The approach to data collection uses whole-of-lesson video recording.  Where possible we, as researchers, made those recordings from the back of the room. The technology is deliberately simple so as to minimise potential disruption of the actual teaching. When in the room we do not take notes – feedback from earlier use of this approach suggested that note taking was far more distracting to teachers than is video recording. The IT staff at the School were also contacted for assistance in placing cameras in particular classrooms when more than two relevant ‘first day’ classes were being conducted in the same timeslot[5].

 

The collaborating teachers identified classes of students with whom they were mostly unfamiliar, given the aim of the project to understand how teachers established routines with students whom they had not taught previously, and these were the classes that were then video-taped with the teachers’ and the School’s permission. We videoed/observed the participant teachers in lesson one, and for at least 3 of their following lessons with the new class over the first fortnight of the School year, where possible. This tracking schedule allowed us to investigate how these teachers communicate, initiate, reinforce and normalise the routine behaviours that drive student engagement and learning in their classrooms. These practices are conceptualised as four overlapping phases rather than being discrete stages that are completed once and for all – even ‘normalised’ routines may need later reinforcement.

 

Aims

We wanted to know:

  • How do effective teachers communicate their reasons for requiring particular practice(s) in their classrooms? Do they justify or explain the reasoning?
  • How do they mobilise the student behaviour at the outset? What do they do or say that initiates their students engaging in the required behaviours/practices?
  • What do they do to reinforce the new behaviours in the first few lessons?
  • What evidence is there that the new behaviours are ‘normal’ in the classroom? How long does it take when does it become evident? What factors contribute to the speed of normalisation?

 

At the time of writing, as we near the completion of the initial data collection phase but are yet to do the formal analysis, we are nevertheless able to reflect on some of the highly effective ways teachers work to establish and sustain the routines that will be the bedrock behaviours for them and their students – their classroom culture.
+ + + + +
STATED PROBLEM 1:
Transcribe the passage on the classroom routines study from "The approach to" up to and including "the same timeslot[5].".
STATED PROBLEM 2:
In the passage on the classroom routines study, why did the researchers not take notes while in the room?
STATED PROBLEM 3:
Continue the passage on the classroom routines study, starting right after its final sentence.
+ + + + +
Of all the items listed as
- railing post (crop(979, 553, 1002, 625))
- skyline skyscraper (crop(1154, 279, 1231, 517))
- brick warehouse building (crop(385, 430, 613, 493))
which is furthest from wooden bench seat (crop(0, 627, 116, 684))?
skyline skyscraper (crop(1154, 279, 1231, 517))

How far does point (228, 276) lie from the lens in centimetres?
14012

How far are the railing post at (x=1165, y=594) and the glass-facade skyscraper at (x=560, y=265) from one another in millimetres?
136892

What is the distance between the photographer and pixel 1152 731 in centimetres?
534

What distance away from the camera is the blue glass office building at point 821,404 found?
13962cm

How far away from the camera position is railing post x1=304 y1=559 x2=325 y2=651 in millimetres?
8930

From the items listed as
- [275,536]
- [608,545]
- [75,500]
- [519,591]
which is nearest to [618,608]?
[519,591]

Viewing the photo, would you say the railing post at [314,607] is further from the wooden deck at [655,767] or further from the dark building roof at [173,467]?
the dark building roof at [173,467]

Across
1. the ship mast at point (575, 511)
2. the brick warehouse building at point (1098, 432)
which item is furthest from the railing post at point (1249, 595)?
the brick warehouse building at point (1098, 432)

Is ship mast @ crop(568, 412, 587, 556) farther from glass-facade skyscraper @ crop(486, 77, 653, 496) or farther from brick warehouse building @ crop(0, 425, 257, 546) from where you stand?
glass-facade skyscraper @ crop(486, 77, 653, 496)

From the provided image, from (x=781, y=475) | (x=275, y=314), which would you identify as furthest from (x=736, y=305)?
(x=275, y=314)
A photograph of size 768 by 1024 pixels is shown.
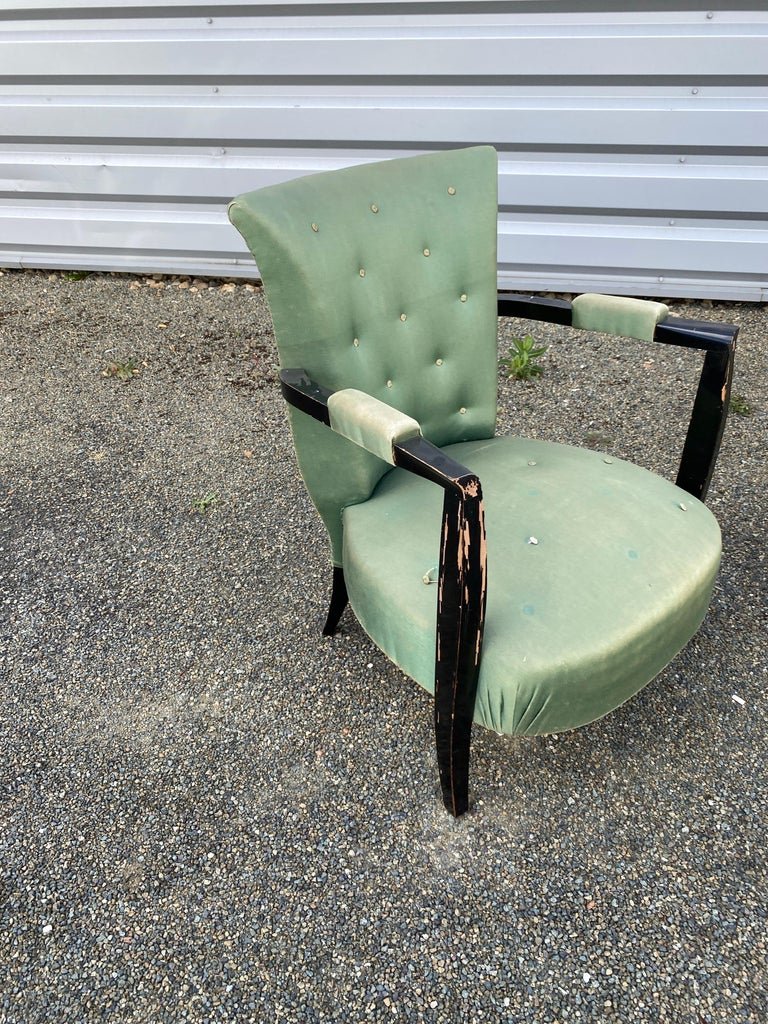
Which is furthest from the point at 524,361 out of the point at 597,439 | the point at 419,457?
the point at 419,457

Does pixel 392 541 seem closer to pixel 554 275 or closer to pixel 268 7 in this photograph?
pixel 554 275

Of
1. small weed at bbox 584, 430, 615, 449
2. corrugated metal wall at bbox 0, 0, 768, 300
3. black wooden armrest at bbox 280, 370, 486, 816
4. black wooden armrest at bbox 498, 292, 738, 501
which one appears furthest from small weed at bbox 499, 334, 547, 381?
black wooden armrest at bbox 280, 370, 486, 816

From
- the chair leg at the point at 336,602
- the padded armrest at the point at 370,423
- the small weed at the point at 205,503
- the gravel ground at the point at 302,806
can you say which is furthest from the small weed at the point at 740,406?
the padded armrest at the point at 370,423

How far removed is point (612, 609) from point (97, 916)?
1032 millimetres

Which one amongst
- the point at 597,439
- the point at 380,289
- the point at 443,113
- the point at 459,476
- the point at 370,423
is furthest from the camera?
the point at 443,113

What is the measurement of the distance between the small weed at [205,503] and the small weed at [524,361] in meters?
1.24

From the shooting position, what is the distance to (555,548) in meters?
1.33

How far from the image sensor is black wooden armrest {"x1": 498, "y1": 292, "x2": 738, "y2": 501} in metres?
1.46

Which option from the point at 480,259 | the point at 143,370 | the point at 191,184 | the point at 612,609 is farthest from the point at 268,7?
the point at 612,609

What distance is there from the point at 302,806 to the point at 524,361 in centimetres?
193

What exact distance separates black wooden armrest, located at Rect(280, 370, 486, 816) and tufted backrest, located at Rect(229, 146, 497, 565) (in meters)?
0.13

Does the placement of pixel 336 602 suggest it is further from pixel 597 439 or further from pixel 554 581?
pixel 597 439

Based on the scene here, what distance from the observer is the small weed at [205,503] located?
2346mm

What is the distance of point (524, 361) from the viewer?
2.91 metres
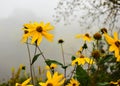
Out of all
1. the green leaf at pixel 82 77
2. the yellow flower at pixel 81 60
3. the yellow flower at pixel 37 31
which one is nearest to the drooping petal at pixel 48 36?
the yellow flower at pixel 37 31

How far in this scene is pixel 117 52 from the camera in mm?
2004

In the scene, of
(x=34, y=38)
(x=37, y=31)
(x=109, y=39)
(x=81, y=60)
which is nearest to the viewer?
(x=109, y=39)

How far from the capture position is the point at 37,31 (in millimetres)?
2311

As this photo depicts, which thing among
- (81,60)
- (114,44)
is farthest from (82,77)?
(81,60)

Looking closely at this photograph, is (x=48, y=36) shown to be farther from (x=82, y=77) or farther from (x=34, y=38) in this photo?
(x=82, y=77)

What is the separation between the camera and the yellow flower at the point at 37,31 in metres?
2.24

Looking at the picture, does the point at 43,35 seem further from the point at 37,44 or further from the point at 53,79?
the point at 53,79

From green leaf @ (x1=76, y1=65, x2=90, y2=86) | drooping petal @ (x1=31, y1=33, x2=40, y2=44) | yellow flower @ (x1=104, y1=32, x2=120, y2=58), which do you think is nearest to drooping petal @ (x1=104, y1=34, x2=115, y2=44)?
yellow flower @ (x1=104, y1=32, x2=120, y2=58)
+ + + + +
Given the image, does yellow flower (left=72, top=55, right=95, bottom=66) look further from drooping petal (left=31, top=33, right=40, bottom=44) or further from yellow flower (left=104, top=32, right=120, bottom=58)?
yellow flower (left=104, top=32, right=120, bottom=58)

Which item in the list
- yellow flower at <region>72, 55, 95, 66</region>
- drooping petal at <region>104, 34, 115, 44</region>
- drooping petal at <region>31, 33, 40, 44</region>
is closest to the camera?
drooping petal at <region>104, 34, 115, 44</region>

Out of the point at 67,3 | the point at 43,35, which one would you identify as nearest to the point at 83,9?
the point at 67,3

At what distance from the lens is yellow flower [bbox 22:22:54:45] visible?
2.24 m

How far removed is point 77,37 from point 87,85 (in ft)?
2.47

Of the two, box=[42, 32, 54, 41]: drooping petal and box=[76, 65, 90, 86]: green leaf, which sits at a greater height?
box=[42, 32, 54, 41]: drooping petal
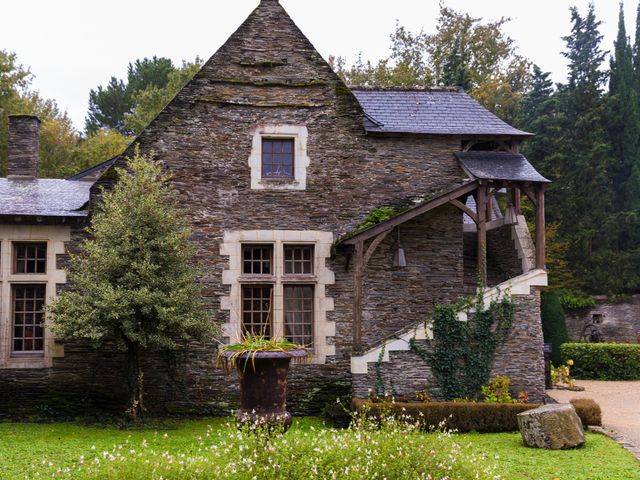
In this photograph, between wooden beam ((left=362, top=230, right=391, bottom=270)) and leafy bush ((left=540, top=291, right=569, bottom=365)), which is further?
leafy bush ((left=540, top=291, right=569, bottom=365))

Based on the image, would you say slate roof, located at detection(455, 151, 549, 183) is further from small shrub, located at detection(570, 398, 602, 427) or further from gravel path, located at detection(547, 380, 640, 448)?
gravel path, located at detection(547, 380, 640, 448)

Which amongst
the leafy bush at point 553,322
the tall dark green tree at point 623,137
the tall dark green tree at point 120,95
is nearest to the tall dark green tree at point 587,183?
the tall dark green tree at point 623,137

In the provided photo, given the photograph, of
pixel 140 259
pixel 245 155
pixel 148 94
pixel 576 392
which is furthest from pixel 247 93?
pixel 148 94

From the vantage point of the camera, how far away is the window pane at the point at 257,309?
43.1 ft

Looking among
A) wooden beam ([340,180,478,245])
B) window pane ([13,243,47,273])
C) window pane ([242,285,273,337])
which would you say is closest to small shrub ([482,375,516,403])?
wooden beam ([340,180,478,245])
+ + + + +
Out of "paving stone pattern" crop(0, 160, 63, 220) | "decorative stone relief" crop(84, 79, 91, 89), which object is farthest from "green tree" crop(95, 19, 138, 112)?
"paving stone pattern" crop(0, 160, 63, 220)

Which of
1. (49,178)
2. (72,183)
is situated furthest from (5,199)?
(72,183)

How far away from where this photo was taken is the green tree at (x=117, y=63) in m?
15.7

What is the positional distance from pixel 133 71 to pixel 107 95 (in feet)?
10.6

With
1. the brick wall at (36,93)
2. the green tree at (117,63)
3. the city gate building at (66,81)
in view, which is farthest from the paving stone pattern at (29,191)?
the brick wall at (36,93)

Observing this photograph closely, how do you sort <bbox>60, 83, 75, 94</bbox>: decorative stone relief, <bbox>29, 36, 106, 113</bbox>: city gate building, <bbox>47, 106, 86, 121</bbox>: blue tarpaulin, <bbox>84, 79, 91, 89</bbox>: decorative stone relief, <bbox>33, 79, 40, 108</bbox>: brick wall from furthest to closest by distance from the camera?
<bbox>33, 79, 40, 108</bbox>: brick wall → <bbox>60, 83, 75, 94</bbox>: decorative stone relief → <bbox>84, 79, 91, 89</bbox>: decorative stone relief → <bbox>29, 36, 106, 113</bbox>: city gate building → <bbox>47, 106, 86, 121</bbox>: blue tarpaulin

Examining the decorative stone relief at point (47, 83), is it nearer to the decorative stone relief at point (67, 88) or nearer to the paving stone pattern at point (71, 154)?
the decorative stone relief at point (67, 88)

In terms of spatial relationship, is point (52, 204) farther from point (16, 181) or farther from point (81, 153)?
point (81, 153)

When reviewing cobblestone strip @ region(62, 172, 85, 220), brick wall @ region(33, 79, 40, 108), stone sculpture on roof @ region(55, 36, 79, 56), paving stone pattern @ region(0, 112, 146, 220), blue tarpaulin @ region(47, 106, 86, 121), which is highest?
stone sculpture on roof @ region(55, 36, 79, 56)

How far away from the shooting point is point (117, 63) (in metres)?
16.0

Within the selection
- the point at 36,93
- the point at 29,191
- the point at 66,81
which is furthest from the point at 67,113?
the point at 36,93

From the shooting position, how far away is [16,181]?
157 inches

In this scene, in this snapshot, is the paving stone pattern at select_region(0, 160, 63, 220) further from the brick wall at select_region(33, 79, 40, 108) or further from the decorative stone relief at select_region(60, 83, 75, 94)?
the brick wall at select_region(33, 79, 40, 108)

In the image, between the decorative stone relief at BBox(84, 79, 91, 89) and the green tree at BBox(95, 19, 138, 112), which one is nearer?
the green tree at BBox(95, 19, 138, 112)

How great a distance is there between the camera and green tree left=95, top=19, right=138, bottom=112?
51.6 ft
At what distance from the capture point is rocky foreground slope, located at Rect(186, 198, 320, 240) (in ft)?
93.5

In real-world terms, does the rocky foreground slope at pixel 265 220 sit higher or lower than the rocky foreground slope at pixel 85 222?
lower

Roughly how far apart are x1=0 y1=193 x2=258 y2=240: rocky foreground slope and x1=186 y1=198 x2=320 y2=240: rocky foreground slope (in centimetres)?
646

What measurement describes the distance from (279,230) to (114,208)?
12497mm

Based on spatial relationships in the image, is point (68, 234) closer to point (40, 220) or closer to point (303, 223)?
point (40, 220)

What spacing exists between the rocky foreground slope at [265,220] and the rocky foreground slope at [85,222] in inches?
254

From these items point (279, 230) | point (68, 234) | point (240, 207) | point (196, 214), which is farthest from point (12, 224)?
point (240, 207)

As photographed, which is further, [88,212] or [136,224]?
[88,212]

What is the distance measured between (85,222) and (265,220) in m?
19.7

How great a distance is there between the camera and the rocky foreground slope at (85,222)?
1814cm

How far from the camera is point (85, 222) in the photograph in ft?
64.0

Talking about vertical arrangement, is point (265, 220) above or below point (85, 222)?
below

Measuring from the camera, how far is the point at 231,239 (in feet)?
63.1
+ + + + +
RESPONSE 1:
The approach to data collection uses whole-of-lesson video recording.  Where possible we, as researchers, made those recordings from the back of the room. The technology is deliberately simple so as to minimise potential disruption of the actual teaching. When in the room we do not take notes – feedback from earlier use of this approach suggested that note taking was far more distracting to teachers than is video recording. The IT staff at the School were also contacted for assistance in placing cameras in particular classrooms when more than two relevant ‘first day’ classes were being conducted in the same timeslot[5].

RESPONSE 2:
Feedback from earlier use of the approach suggested that note taking distracted teachers far more than video recording did.

RESPONSE 3:
A ‘for instance’

 

At the start of Teacher Z’s first lesson with a Year 11 Language class, she drew the attention of students to markers she had placed on each table to indicate that the students who sat there were being expected to work as a team (of four). The teacher acknowledged that not all students would welcome a ‘team’ approach’, and then explained her reasons for insisting on it, alluding to what we now know about the relationship between improved performance and collaboration.

 

Once the students were grouped, they were introduced to the idea that each individual had a ‘shoulder partner’ and a ‘face partner’ with whom they would collaborate on sub-tasks as directed by the teacher. As a foursome, they would work as a mutually supportive team, each member having a specific role within the group.

 

The ‘formula’ for asking of questions by students once engaged in group work was presented as a formula ‘C3B4ME’ (Consult the three others in your team before you ask me a question). This ‘formula’ was reiterated as the way to elicit a response from her as teacher. This behaviour was reinforced in Lesson 2 in the teacher’s response to an individual student who raised his hand when the class was engaged in group work:

 

T: Is this a team question?

S: I don’t think they could answer it.

T: Have you asked them?

 

The student then asked the others in the team, after which all put their hands up, and the teacher engaged with their ‘team’ question. This behaviour was observed by other students who then copied it when they wanted the teacher’s help. This is an indication that class is already beginning to ‘normalise’ team-generated questioning. In other words, the teacher’s responses to individual students demonstrate her insistence that team-based discussion of questions is the means of clarifying whether they need/want to ask the teacher assistance.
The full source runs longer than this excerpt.